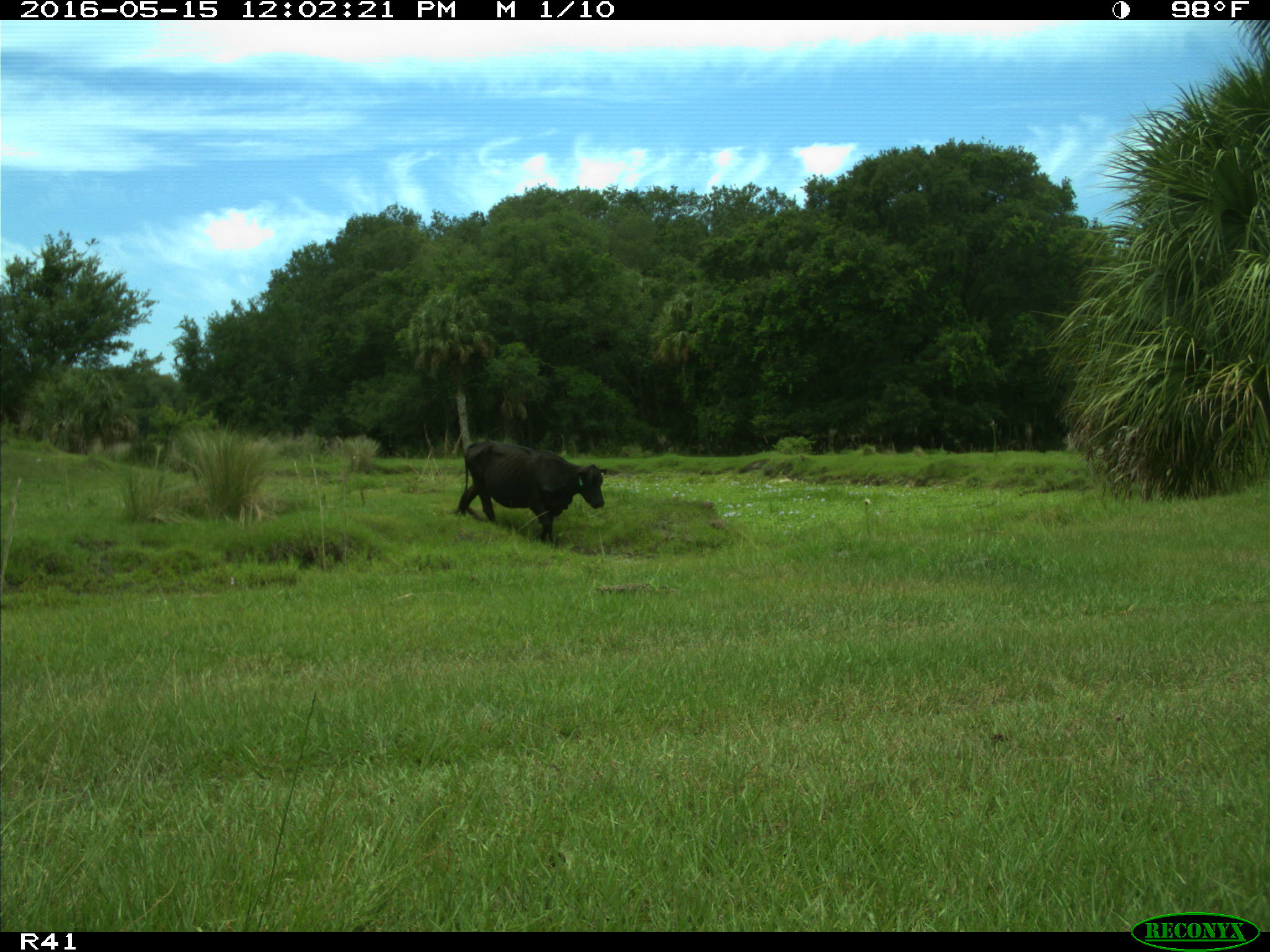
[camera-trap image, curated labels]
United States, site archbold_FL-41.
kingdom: Animalia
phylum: Chordata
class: Mammalia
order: Artiodactyla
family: Bovidae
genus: Bos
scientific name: Bos taurus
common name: domestic cow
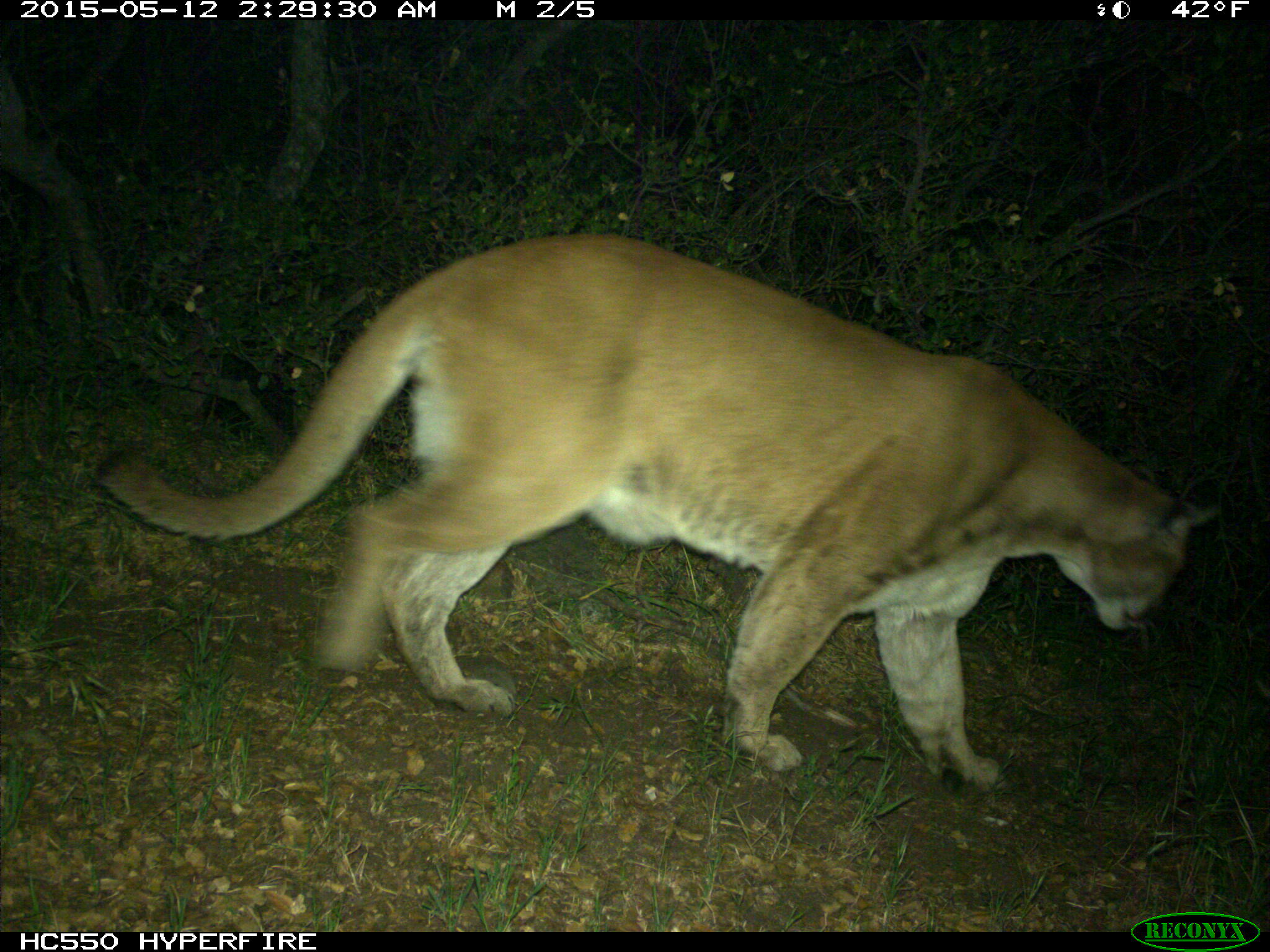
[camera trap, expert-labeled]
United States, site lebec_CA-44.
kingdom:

=====

== AIM OF THE TASK ==
If an entry holds a picture, leave that picture out, and transcribe the rest of the listing above exactly.

== WRITTEN SOLUTION ==
[camera-trap image, curated labels]
United States, site archbold_FL-41.
kingdom: Animalia
phylum: Chordata
class: Mammalia
order: Artiodactyla
family: Bovidae
genus: Bos
scientific name: Bos taurus
common name: domestic cow
[camera trap, expert-labeled]
United States, site lebec_CA-44.
kingdom:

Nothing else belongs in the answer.